(Questions on scene geometry)

+===+

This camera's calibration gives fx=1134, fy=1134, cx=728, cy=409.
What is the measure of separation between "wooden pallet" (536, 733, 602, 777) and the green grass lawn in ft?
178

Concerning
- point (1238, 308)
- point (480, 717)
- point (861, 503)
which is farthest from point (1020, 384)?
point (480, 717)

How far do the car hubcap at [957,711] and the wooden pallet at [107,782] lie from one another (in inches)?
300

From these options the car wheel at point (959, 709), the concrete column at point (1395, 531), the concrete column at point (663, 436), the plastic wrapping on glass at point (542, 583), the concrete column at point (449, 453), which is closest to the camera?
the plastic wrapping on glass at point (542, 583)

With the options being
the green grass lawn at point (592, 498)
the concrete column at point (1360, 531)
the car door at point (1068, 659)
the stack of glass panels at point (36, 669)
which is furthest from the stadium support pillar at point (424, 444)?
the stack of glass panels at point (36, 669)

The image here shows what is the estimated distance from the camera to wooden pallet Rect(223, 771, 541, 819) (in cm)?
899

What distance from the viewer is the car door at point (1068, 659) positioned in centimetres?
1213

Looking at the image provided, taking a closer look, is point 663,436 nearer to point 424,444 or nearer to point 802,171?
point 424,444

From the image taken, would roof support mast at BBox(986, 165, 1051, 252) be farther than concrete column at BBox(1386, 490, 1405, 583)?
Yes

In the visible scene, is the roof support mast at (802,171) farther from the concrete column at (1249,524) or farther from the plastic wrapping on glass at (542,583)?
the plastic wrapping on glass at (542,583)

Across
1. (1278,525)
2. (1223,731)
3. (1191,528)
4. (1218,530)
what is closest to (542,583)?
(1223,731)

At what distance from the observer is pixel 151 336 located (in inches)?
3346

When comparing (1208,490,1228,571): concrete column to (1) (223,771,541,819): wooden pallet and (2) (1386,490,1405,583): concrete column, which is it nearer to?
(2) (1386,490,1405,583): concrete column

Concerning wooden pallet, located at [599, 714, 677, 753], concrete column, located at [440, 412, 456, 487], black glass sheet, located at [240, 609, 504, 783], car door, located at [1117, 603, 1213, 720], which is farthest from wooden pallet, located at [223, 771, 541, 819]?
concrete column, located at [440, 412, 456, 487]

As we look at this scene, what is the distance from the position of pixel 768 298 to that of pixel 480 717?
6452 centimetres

+===+

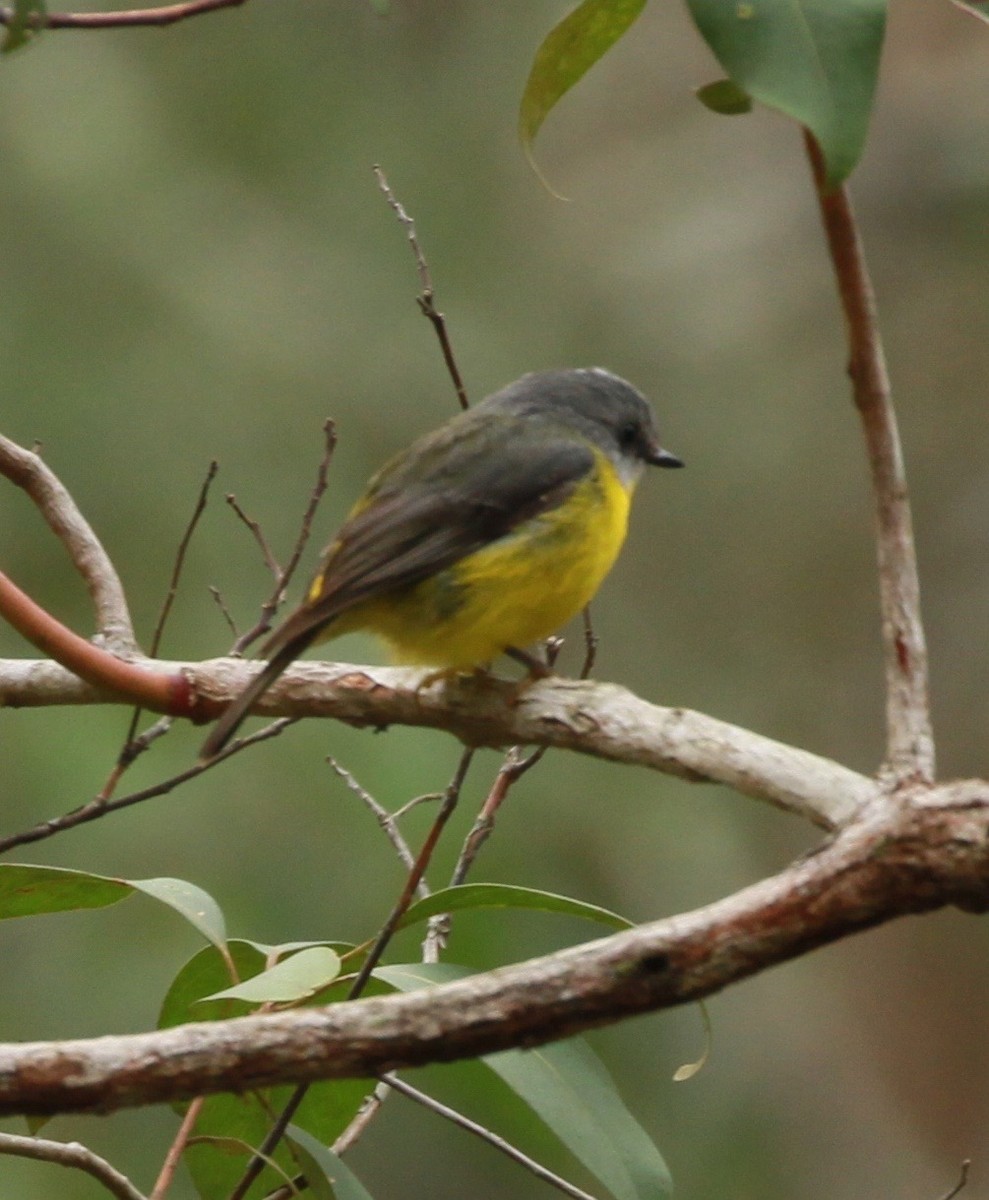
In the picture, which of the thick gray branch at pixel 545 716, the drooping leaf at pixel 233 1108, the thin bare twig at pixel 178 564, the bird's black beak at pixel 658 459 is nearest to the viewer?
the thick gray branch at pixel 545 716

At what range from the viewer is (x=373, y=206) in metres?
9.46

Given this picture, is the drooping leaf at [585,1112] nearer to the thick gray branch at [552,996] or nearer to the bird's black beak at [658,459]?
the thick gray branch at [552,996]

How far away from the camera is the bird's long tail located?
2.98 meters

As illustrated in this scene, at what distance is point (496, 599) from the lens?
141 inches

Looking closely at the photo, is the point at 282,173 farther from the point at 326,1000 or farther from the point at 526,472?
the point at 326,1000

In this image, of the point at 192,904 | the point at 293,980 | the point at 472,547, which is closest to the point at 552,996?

+===+

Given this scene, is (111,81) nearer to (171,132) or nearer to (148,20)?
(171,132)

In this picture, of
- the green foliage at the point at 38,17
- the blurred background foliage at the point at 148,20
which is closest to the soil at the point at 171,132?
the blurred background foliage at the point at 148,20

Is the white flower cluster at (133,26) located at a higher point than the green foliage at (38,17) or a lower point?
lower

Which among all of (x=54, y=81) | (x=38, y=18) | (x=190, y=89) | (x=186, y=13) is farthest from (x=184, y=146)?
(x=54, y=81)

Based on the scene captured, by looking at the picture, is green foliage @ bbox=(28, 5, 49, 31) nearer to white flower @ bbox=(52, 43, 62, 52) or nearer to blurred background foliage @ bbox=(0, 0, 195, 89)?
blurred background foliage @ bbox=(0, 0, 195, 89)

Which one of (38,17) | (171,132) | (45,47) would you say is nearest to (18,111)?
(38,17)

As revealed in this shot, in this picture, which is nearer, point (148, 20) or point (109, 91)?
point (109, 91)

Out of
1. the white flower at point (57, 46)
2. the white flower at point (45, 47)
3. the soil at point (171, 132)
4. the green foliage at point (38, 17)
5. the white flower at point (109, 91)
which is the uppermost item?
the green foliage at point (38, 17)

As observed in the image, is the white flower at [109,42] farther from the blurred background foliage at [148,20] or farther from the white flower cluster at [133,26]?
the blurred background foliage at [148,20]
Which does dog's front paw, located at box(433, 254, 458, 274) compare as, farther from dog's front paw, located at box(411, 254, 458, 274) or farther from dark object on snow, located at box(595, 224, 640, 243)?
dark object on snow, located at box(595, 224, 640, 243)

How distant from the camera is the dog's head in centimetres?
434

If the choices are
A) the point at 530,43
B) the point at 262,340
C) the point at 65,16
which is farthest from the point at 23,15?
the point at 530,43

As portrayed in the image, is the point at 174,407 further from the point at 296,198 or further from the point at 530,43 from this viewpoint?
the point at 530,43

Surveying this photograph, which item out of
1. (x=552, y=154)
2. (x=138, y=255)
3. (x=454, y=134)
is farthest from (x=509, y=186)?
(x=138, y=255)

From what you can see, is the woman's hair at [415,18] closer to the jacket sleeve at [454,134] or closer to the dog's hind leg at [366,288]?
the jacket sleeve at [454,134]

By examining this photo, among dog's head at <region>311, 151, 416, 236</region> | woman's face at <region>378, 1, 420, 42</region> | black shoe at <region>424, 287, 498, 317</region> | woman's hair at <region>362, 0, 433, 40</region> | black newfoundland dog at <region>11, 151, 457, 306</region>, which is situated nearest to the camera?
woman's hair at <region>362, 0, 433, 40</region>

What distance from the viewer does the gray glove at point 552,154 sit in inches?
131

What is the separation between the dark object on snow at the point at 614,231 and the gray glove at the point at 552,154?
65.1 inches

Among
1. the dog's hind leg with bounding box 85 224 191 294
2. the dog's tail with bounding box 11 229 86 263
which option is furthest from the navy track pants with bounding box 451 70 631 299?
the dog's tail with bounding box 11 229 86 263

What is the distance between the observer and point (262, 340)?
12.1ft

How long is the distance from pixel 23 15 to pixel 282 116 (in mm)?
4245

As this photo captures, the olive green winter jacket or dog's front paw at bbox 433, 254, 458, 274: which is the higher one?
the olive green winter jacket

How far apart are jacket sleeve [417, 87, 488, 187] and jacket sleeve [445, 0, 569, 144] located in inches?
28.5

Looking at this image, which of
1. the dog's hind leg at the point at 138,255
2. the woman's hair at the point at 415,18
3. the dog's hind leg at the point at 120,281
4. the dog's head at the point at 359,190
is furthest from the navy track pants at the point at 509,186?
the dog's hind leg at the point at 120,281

+===+

Return every line of the records that contains the string "tail".

How far away from the camera is the bird's long tail located?
2. the dog's tail with bounding box 11 229 86 263
the dog's tail with bounding box 11 229 86 263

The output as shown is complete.